Ich behaupte, die meisten Menschen wissen nicht, was auf sie zukommt und sie werden durch eine massive Desinformationspolitik auch daran gehindert, Zusammenhänge zu erkennen.

In dieser Zeit will der Senat Sozialleistungen kürzen. Etwas Schlimmeres könnte den Hamburger und Hamburgerinnen im Moment gar nicht passieren.

Die soziale Lage wird sich in den nächsten Monaten wahrscheinlich dramatisch verschlechtern. Das wissen doch alle. Da darf sich der Staat nicht zurückziehen, was er mit einem Sparprogramm im sozialen Bereich aber tun würde. Er muss genau anders herum entgegensteuern. Was wir jetzt benötigen, ist ein Konjunkturprogramm im Sozialbereich!

Der Staat hat doch nicht die Rolle eines Notarztes und die des Regulierens widriger Umstände, die der Kapitalismus mit seiner Ressourcenvergeudung menschlicher Fähigkeiten mit sich bringt, wenn er Massenarbeitslosigkeit produziert. Er hat in der sozialen und ökonomischen Reproduktion eine eingeständige Aufgabe. Deswegen darf der öffentliche Sektor nicht gekürzt werden. Im Gegenteil: er ist auszuweiten.

Wenn Sie einen Blick in unsere Nachbarländer werfen, sehen Sie, dass dort trotz allem Druck ein Sektor mit qualitativ hochwertigen Sozialleistungen aufrechterhalten und sogar ausgeweitet wird.

Ich sage das mal in Zahlen: In Dänemark und Schweden fallen auf 1000 Einwohner und Einwohnerinnen 155 Beschäftigte im Öffentlichen Dienst. In Deutschland sind es gerade mal 68 Beschäftigte. Deutschland gibt nur 1,9 Prozent seines Bruttoinlandsprodukts für soziale Dienstleistungen aus und bleibt damit unter dem OECD-Durchschnitt von 2,3 Prozent. Frankreich liegt bei 2,7 Prozent, Schweden und Dänemark liegen bei 7,4, bzw. 5,9 Prozent.

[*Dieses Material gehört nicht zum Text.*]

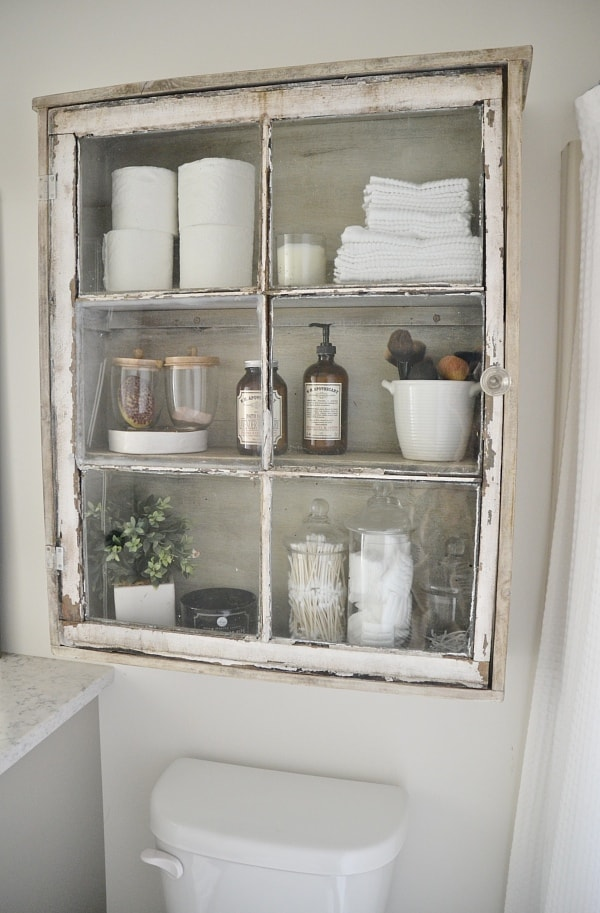 DIY antique window cabinet- See how to make this super easy antique window cabinet. Great for bathroom storage or any room in your home!
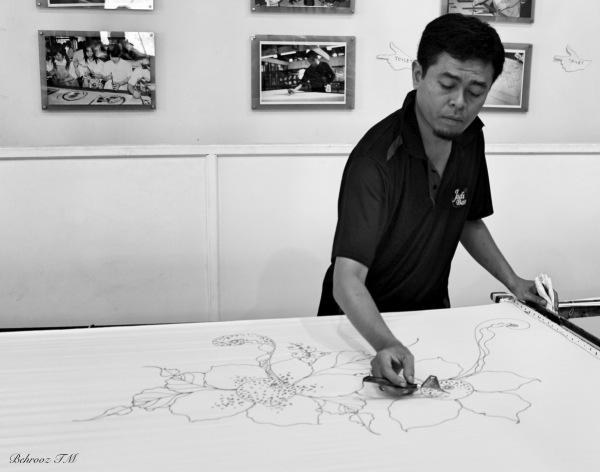 an artist making Batik in Kuala Lampur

Warum wollen Sie beim Sozialetat jetzt beschränken, einsparen und kürzen, Herr Wersich? Sie werden damit eine weitere Welle Niedriglohnbeschäftigter und Kurzzeitbefristungen schaffen. Sie werden weitere Verelendung produzieren.

Soziale Dienstleistungen sind nicht nur mehr wert, als sie oftmals dargestellt werden, sie sind auch eine wichtige Investition, die jetzt getätigt werden muss.

Die Alternativen zu den zehn Goldenen Regeln des Sozialsenators lauten:
-    Erst höhere Verschuldung.
-    Dann Investieren in den Öffentlichen Sektor.
-    Und dann höhere Steuern – auf Gewinne und Vermögen.

Die ungerechte Einkommens- und Vermögensverteilung hat die Finanzmärkte doch erst aufgebläht! Außerdem bedarf es eines konsequenten Vorgehens gegen Steuerhinterziehung und Wirtschaftskriminalität. Korruption, das hat die Organisation Transparency International, die sich weltweit gegen Korruption einsetzt, gestern noch einmal bestätigt, wird aufgrund der Konjunkturprogramme immens ansteigen.

Sicher zwingt der Haushalt zum Sparen. Das wollen wir nicht leugnen, genauso wie sich die vielen finanziellen Fehlentscheidungen, die in der letzen Zeit getroffen wurde, nicht leugnen lassen oder die für die Finanzpolitik getroffene Personalauswahl von Schwarzgrün.

Aber das jetzt vorliegende Konzept lässt nur eine Empfehlung zu:  Schieben Sie Ihre Regeln in den Reißwolf, Herr Senator.